In the quilting blog excerpt, how large is the practice quilt top that the writer pieced together?

## DOCUMENT EXTRACT

****************************************

It's no fun at all, as you can see...

Vroom!  Vroom!
Here is my plan: I bought a King sized package of 80/20 cotton/poly quilt batting from JoAnn's that measures 120" x 120".  I pieced together a 116" x 116" practice quilt top from 3.25 yard lengths of three different fabrics -- a cheerful yellow, hot pink, and a blue-green batik.  Just because I'm practicing doesn't mean I need to be looking at drab, boring fabric.  The backing is plain muslin.  I loaded up this enormous practice quilt on my longarm frame and I am going to spend at least 30 minutes every day until the whole thing is covered in quilt scribbles.  Once that's done, I'm going to put a REAL quilt on the machine, ready or not.

Even with everything else demanding my attention over the past few weeks, I would have loaded something on the machine and started playing sooner, but I was confused about the loading process because I've never actually seen anyone do it before.  When you take a workshop or demo a machine at a quilt show, they already have the quilt loaded on the frame when you get there.  The photos in the APQS manual are small and low resolution so it's difficult to see exactly what you're supposed to be doing and how things are oriented.  I ended up watching a few APQS videos on YouTube as well as reading through the partial float quilt loading instructions in my manual, but there are so many different methods out there...  Zipper systems, grippers with dowels sewn into the leaders...

****************************************

## INFORMATION SHOWN
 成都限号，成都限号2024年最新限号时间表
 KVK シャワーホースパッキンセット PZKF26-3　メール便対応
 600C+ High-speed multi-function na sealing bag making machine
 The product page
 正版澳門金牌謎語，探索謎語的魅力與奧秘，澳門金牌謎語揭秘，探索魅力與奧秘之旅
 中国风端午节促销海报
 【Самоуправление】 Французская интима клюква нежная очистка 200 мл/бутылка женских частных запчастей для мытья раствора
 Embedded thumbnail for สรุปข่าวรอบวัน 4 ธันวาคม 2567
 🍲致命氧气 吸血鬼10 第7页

****************************************

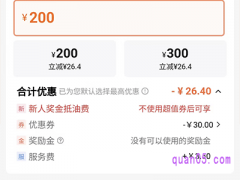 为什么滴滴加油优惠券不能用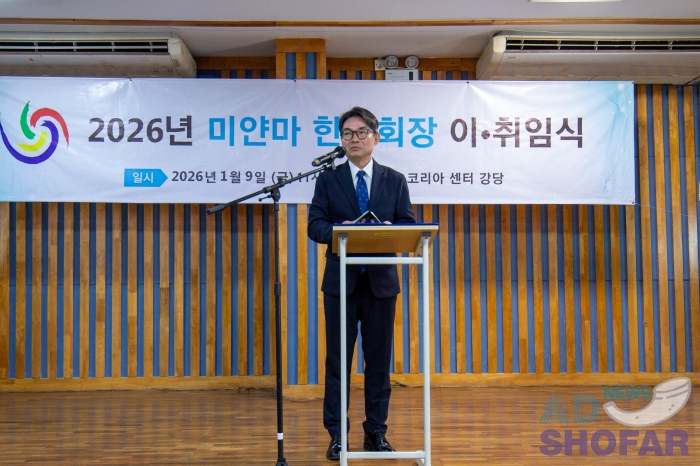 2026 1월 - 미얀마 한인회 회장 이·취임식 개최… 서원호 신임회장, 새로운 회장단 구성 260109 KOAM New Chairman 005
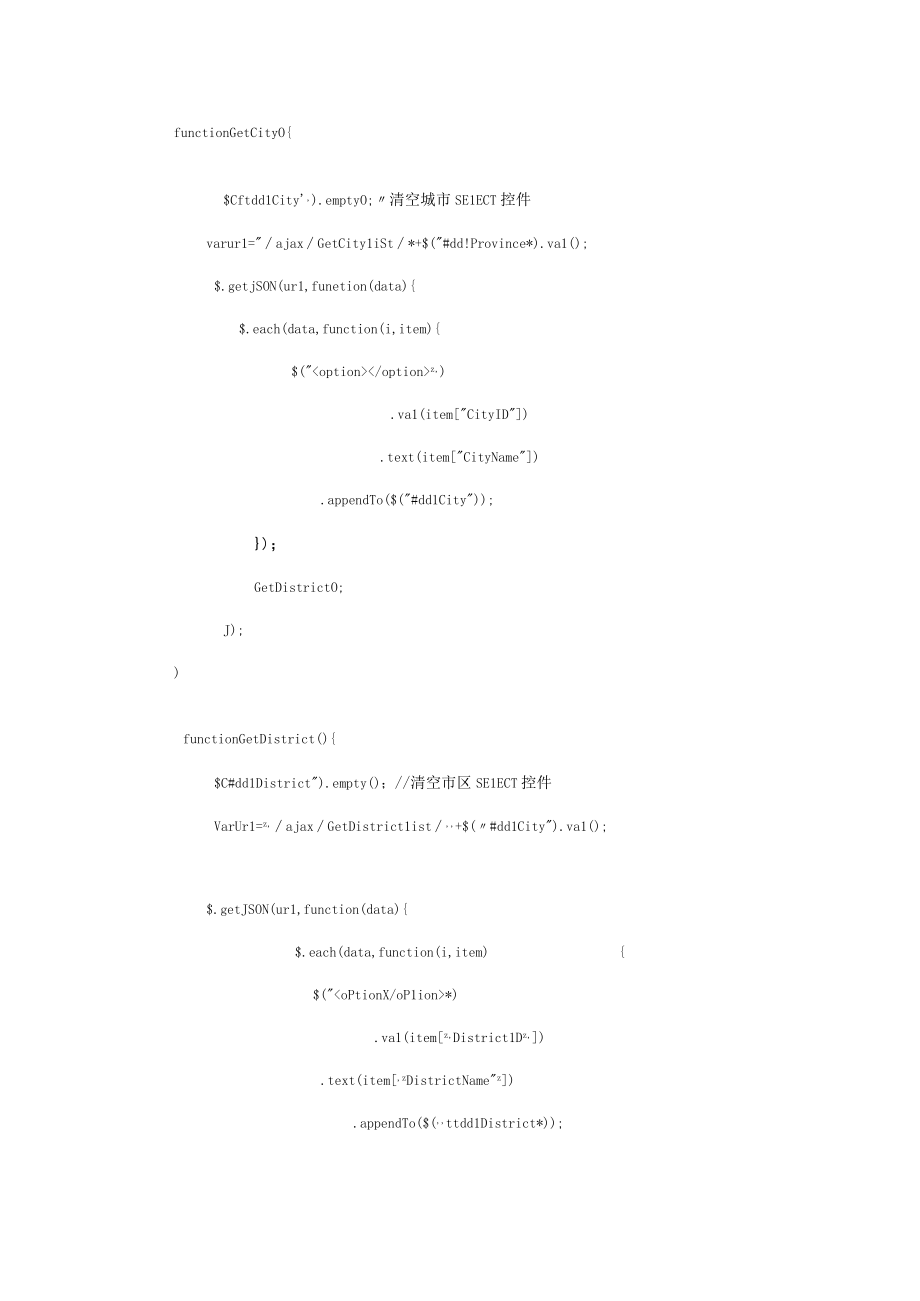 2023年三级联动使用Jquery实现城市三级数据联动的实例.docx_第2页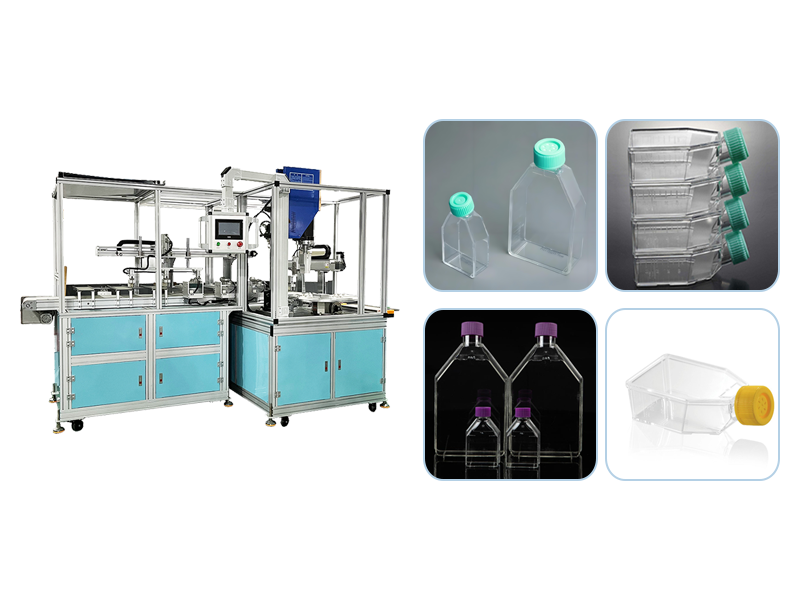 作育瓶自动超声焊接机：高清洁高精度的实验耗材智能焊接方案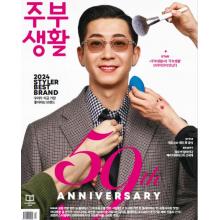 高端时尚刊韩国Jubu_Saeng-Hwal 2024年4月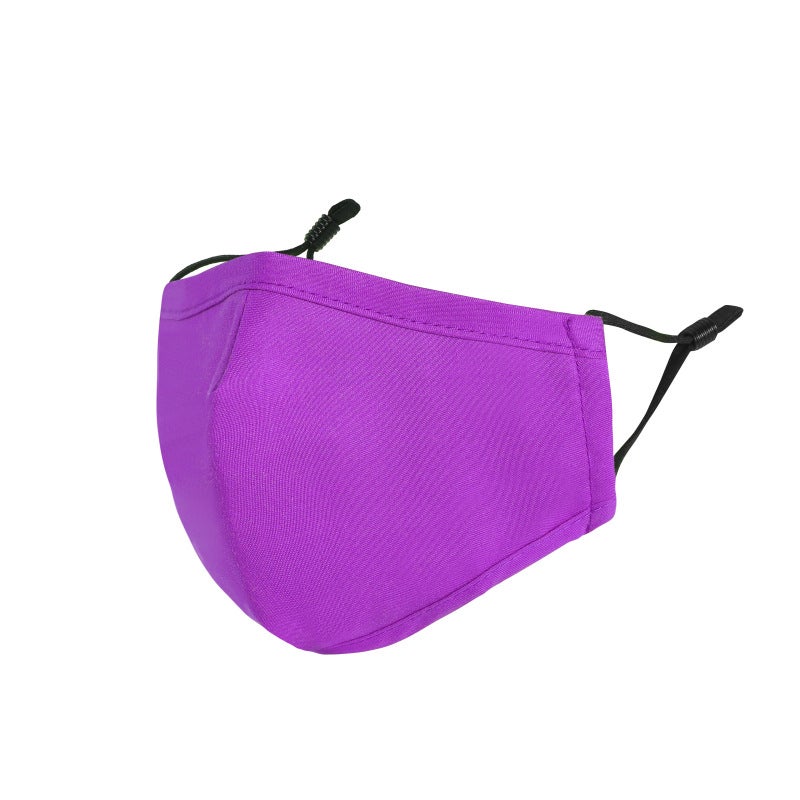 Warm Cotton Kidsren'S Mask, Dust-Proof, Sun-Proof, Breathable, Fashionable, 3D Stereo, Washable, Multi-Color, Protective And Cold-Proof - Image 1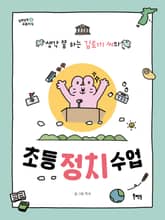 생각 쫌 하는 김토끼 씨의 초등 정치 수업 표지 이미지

****************************************

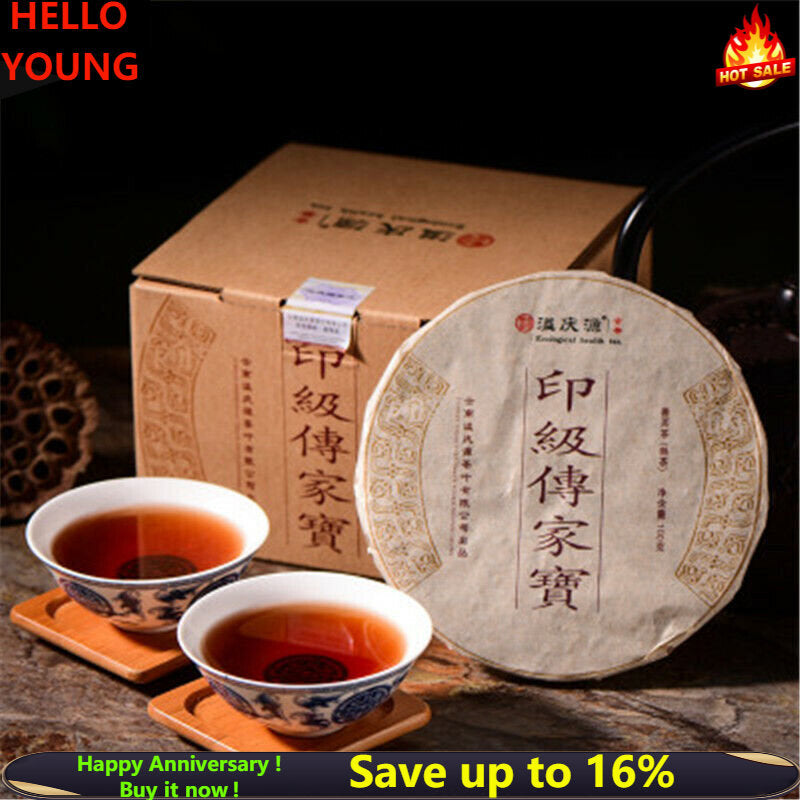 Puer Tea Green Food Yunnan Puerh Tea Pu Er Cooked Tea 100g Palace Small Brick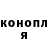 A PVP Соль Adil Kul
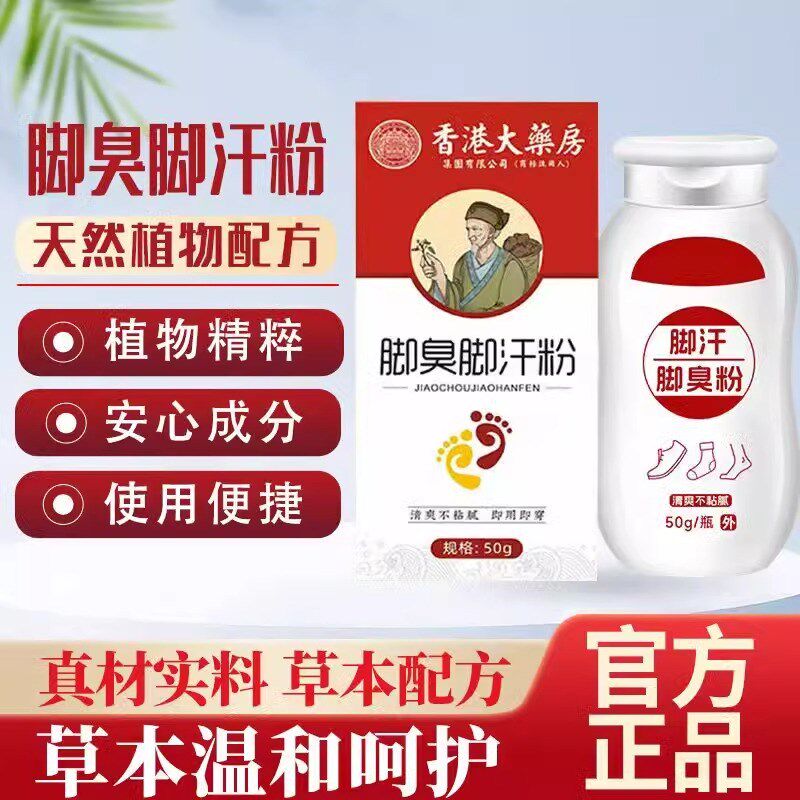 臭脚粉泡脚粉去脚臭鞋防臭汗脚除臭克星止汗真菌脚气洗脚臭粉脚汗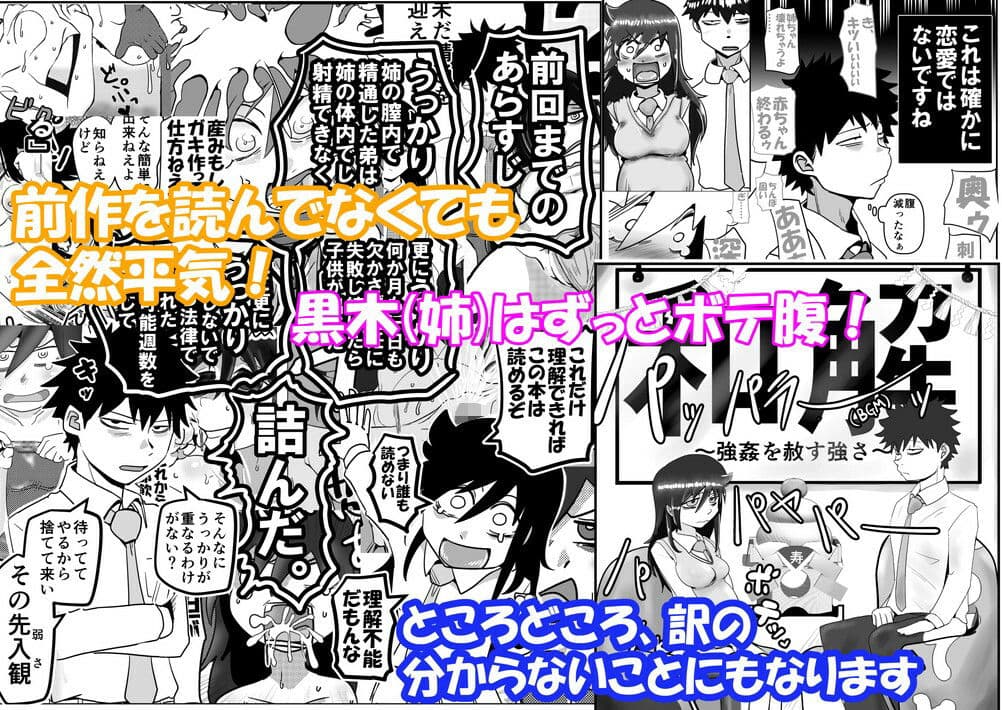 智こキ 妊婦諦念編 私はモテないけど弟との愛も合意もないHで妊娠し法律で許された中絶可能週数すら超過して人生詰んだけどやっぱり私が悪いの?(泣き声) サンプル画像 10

****************************************

## FINISHED TASK
116" x 116"